**** Supplied material
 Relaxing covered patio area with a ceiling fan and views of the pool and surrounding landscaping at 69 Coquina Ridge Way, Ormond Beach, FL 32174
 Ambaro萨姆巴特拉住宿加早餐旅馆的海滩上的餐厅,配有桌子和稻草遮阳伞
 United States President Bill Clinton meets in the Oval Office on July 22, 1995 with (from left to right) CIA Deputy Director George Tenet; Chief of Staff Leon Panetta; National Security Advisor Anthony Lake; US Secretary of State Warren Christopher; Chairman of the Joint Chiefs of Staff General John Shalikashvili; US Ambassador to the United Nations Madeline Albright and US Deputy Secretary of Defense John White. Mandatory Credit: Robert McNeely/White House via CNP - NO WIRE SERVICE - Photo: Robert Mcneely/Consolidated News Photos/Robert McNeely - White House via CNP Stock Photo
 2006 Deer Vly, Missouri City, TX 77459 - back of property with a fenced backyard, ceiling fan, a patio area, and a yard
********
**** Supplied material
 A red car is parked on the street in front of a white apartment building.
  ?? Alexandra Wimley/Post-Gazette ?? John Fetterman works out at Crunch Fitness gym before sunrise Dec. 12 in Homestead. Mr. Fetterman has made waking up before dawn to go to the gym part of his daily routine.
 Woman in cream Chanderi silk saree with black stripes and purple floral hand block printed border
********
#### What needs to be done:
Convert the records from the line containing "A red car is" through the line containing "Woman in cream", both included, into a Markdown table with the columns Row and Record text. Number each row and skip blank lines.

#### Response to the exercise:
| Row | Record text |
|---|---|
| 1 |  A red car is parked on the street in front of a white apartment building. |
| 2 |   ?? Alexandra Wimley/Post-Gazette ?? John Fetterman works out at Crunch Fitness gym before sunrise Dec. 12 in Homestead. Mr. Fetterman has made waking up before dawn to go to the gym part of his daily routine. |
| 3 |  Woman in cream Chanderi silk saree with black stripes and purple floral hand block printed border |